Hydrates are compounds that contain water molecules within their crystalline structure. These water molecules are not merely trapped mechanically; they are chemically bonded to the host molecule. However, they can often be removed through the application of heat, resulting in a process known as dehydration.

Understanding hydrates is essential in many areas of chemistry, including the problem we are discussing. The water is integral to the structure of the hydrate, and its presence can significantly alter the physical properties of the compound. The number of water molecules associated with each formula unit of the compound is indicated by the numerical prefix (e.g., 'monohydrate' for one water molecule, 'decahydrate' for ten). Learning about hydrates is not only fascinating but also has practical implications, such as determining the composition of compounds used in everyday products, like the washing soda in our exercise.

Chemical Formula

The chemical formula of a compound tells us the exact number of different atoms of each element that make up a single unit of that compound. It serves as a type of shorthand to convey significant amounts of information about the composition of the substance.

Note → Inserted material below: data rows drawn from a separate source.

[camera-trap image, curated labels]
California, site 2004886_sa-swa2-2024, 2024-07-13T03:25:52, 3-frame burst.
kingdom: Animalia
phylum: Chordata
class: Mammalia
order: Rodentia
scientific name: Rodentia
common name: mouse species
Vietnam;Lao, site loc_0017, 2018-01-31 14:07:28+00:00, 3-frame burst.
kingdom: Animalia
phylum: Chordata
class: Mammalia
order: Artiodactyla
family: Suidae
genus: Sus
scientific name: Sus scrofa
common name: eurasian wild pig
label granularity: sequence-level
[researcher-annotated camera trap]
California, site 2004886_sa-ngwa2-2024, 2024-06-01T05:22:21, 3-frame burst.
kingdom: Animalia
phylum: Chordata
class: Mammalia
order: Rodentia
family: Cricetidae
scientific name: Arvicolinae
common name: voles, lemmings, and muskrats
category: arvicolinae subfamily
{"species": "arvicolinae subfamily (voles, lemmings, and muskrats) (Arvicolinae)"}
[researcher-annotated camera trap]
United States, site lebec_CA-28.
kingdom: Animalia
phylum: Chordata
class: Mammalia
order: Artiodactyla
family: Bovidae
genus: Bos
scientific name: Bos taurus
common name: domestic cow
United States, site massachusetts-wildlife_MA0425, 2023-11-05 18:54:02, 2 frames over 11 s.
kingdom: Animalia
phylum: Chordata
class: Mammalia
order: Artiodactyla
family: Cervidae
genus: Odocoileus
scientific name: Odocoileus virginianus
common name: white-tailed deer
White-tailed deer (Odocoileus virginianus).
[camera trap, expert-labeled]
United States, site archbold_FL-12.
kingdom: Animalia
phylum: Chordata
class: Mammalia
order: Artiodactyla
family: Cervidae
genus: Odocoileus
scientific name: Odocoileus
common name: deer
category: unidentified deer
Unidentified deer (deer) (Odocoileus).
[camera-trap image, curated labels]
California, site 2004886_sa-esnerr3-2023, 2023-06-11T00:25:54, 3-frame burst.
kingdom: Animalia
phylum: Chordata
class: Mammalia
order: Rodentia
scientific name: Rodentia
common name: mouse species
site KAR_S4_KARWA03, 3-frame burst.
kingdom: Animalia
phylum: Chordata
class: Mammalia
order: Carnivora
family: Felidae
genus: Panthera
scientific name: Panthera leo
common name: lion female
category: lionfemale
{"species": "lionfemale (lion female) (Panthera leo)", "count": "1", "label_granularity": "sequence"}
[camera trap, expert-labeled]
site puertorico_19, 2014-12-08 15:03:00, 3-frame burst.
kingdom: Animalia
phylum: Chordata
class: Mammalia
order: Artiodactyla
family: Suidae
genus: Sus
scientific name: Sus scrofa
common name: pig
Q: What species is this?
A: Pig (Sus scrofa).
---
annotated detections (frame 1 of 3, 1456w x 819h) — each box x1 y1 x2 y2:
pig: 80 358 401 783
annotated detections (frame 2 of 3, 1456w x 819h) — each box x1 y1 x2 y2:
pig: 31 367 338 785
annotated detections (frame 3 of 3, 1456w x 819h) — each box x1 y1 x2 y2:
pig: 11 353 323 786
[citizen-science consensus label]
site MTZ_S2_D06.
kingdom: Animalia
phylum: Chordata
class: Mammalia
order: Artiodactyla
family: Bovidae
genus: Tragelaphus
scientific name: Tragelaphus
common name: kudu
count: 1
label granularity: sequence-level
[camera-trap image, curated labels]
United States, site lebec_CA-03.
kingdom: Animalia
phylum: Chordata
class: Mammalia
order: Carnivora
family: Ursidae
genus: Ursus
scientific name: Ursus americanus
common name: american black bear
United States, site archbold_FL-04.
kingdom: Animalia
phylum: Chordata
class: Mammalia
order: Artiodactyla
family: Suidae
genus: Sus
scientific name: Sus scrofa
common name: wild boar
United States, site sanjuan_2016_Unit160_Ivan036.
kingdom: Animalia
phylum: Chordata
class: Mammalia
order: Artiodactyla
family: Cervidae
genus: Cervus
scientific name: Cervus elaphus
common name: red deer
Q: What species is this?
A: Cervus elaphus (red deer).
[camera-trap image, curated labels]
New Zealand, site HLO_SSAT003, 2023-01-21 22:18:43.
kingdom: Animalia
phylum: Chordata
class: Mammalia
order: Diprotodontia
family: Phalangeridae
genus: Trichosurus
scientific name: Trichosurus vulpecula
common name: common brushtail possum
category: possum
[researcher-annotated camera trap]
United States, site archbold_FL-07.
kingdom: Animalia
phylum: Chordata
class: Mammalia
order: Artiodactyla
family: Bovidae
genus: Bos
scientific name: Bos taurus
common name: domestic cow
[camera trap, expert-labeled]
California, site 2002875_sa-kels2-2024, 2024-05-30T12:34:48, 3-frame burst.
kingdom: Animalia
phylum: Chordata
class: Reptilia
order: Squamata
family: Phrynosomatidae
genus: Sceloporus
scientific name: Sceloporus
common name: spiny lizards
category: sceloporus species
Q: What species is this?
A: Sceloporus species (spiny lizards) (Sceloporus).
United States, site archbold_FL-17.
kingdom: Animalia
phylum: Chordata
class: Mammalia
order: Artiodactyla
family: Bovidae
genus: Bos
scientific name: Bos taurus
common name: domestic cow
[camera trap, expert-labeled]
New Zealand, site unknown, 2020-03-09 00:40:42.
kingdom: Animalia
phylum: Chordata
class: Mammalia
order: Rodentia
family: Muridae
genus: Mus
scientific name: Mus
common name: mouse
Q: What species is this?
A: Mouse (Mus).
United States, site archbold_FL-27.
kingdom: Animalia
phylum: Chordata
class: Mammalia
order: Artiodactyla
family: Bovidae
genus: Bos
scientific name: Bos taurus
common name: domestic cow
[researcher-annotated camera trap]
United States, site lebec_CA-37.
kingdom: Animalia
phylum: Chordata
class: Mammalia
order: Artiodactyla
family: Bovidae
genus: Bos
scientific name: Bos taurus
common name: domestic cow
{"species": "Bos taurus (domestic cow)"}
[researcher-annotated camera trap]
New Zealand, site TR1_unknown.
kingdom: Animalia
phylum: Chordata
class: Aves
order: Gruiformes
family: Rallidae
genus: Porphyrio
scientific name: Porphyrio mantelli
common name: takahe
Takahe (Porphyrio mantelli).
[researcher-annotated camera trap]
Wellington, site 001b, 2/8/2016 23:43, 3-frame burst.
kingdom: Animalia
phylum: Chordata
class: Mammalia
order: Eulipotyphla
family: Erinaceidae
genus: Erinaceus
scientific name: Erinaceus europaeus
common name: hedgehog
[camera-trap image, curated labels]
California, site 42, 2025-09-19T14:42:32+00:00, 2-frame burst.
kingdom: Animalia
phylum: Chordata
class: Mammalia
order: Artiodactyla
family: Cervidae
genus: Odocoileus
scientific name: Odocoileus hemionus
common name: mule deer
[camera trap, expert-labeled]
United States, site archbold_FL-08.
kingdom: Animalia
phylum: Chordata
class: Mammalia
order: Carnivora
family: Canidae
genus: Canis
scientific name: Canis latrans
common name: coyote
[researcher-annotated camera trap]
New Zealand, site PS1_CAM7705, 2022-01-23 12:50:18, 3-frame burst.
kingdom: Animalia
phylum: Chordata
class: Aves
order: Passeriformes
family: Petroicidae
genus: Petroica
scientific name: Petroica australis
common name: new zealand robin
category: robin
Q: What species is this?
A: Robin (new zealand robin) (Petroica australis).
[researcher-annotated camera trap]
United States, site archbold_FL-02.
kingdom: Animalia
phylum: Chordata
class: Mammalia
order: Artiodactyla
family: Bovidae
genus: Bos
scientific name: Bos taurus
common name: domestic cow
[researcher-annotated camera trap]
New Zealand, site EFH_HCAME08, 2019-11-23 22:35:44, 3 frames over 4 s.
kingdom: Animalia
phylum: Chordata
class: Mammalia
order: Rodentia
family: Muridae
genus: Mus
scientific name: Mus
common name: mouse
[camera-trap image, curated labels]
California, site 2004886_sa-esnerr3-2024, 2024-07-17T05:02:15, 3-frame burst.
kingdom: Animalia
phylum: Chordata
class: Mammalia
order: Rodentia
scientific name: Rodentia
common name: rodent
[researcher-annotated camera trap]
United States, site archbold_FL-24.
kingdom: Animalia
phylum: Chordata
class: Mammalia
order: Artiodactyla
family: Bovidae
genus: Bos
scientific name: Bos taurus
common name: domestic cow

In both simple and complex compounds, the substances involved may combine in fixed ratios that can vary widely across different compounds. For hydrates, the formula includes not just the ionic or molecular components but also the number of water molecules associated with them, a crucial piece of information that needs to be considered in calculations. By correctly interpreting the chemical formula, one can deduce the ratio of elements and, as in the case of the given problem, the stoichiometry of a hydrated compound can be analyzed to find the value of an unknown variable, such as the number of moles of water per mole of the compound.